Tuesday, February 14, 2006, 2/14/2006 08:21:00 AM

Cut Out the Middleman -- Just Don't Use Trade Secrets

From the Court of Appeals for the First Circuit, APG, Inc. v. MCI Communications Corp., 2006 WL 295503 (1st Cir. Feb. 8, 2006), concerned a small company's attempts to sell MCI phone cards through CVS drug stores. Ultimately, plaintiff was bypassed when CVS contracted directly with MCI.

Plaintiff claimed that it brought CVS to the brink of finalizing an agreement but that MCI stepped in at the last minute after learning information in an email concerning the status of plaintiff's discussions with CVS. That email -- containing information concerning CVS's needs, its interests in MCI's product, and the imminence of the decision -- was a trade secret according to plaintiff.

Not so, said the Court of Appeals.
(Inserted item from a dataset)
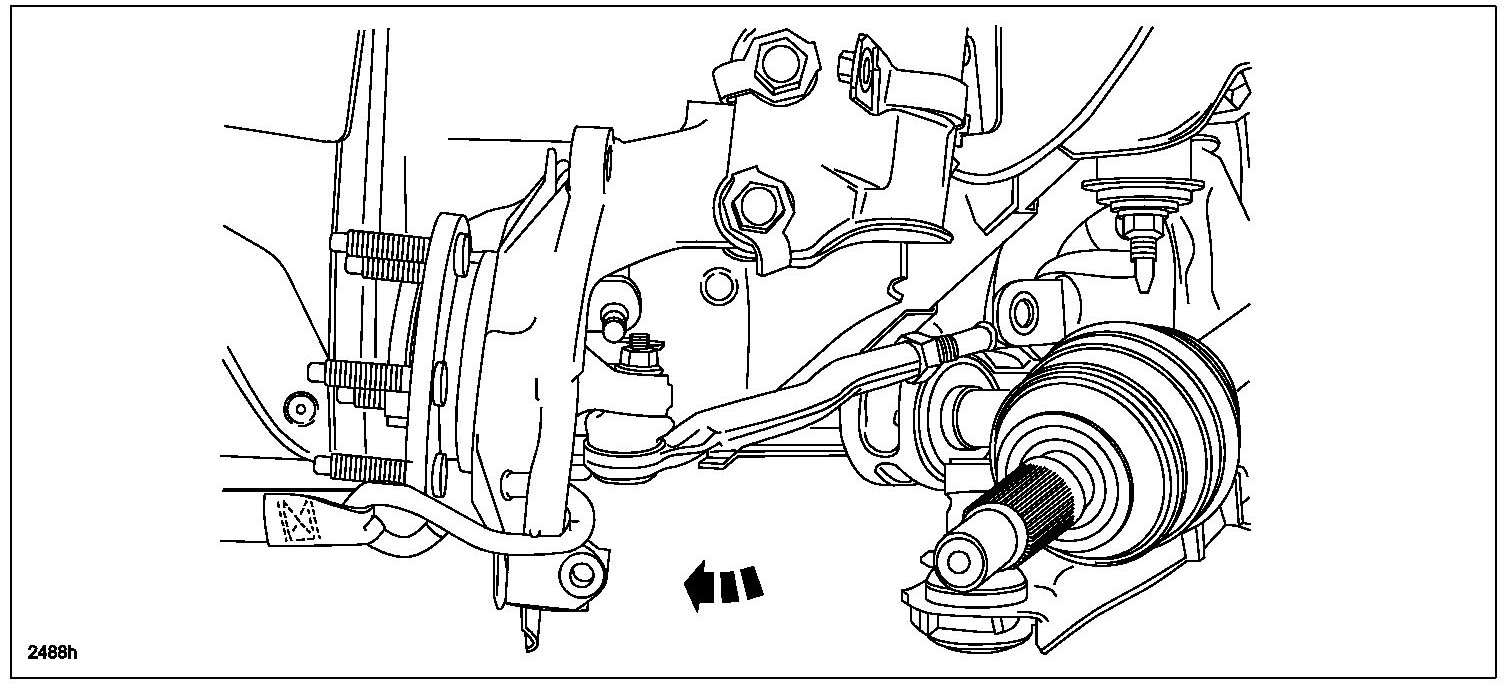 2488h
Although MCI did not previously have the information, the court agreed that "it was obtainable within normal business channels had MCI sought to do so." That was the case even though the information may have contained "knowledge that MCI had originally obtained unfairly and then used to its advantage without properly compensating" plaintiff.

While plaintiff could not state a trade secrets claim, the Court of Appeals held that it might be able to assert an unjust enrichment claim under the circumstances.